Things moved forward. The OPEC did not hike output as much as was expected. That kept oil prices hovering around $90 a barrel. As the month of February was coming to a close, Russia invaded Ukraine. In a show of support for Ukraine, the western superpower nations imposed a series of sanctions on Russia. Despite the sanctions however, Europe continued to buy energy supplies – oil, natural gas and coal – from Russia. 40% of Europe’s energy needs continue to be fulfilled by Russia. A growing resentment means that Europe will have to eventually scale down its energy imports from and look for suppliers other than Russia. In retaliation to the western sanctions, Russia could very well stop selling gas to Europe, sending shockwaves throughout the continent. That could put demand pressure on sellers of oil and natural gas. That a barrel of crude traded at $139 on 08 March 2022 is a testament to the growing pressure.

Soaring prices mean wider margins for oil marketing companies.

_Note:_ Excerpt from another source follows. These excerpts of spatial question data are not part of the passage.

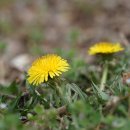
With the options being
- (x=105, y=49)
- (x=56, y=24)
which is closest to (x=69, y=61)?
(x=105, y=49)

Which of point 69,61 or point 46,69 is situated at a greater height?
point 69,61

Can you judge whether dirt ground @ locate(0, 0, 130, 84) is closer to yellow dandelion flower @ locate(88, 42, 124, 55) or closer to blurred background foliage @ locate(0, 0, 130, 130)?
blurred background foliage @ locate(0, 0, 130, 130)

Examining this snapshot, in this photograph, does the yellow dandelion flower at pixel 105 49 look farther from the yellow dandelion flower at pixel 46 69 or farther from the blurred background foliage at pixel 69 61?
the yellow dandelion flower at pixel 46 69

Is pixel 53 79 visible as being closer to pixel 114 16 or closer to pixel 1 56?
pixel 1 56

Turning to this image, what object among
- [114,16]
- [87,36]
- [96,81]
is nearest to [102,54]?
[96,81]

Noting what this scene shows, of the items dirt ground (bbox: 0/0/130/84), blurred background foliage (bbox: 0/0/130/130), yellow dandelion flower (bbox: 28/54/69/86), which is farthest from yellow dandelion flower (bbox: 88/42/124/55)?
dirt ground (bbox: 0/0/130/84)

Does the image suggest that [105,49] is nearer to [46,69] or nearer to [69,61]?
[46,69]

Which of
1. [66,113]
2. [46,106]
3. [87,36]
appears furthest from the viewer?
[87,36]
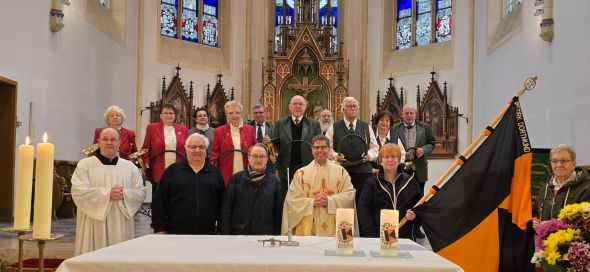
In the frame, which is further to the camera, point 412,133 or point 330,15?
point 330,15

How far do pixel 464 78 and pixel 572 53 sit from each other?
6120mm

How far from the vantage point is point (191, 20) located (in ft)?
60.9

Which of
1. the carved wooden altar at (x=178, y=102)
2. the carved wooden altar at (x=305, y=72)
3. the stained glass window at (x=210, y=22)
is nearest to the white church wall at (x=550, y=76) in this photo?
the carved wooden altar at (x=305, y=72)

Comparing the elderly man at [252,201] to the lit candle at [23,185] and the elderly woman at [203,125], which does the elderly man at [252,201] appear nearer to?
the elderly woman at [203,125]

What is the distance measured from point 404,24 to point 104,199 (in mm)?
13666

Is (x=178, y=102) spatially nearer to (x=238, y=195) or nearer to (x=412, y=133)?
(x=412, y=133)

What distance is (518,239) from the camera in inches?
249

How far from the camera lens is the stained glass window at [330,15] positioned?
62.6 feet

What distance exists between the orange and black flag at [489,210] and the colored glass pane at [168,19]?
41.5 ft

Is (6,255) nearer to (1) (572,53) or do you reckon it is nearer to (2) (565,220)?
(2) (565,220)

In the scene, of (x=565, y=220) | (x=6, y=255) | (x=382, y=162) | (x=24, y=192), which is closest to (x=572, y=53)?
(x=382, y=162)

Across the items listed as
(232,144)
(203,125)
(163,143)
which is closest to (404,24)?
(203,125)

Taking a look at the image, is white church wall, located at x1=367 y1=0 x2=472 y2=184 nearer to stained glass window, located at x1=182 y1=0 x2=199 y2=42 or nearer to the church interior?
the church interior

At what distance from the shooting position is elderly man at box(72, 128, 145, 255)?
6.30 metres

Some movements since October 2021 (The top holdings in the BGF World Energy Fund):

Chevron Corp has zoomed 49% since the end of Oct-2021, while Exxon has surged 36%. Canadian Natural Resources Co has grown 40% during the period.

All these stocks are among the top 10 holdings of the (dumped) BGF World Energy Fund. In this period, since October 2021, the fund itself has grown 23%

The BGF sustainable energy fund around this declined 19%.

But you lost out on this rally and participated in the loss of the sustainable energy fund. All because of someone taking active calls in an otherwise not so active feeder fund.

Are there amends to be made?

The fund may not build a position in the BGF World Energy Fund again. It missed a peak rally. Major oil players such as Exxon, Shell and BP have abandoned their Russian operations. While they stand to gain from the surge in global oil prices, they will have to write down Russian assets worth billions of dollars, and report major losses at year end. Also, Russian oil companies are apparently offering discounts of up to 25% to Indian buyers. India has, so far, maintained a neutral stance on the war and continues to have business relations with Russia. If an alternative to SWIFT can be worked around by the two countries, which in all likelihood they will, these discounts could push down global oil prices as fast as they went up. So, the space remains extremely volatile.

Sustainable energy is surely the way forward as countries and businesses look for carbon-free solutions. But the timing to dump the old energy stocks couldn’t have been worse. Having firm and definitive views in sectors is perhaps one of the biggest perils of active management. I am sure the DSP team has demonstrated that yet again. I just wonder if any lessons have been learnt.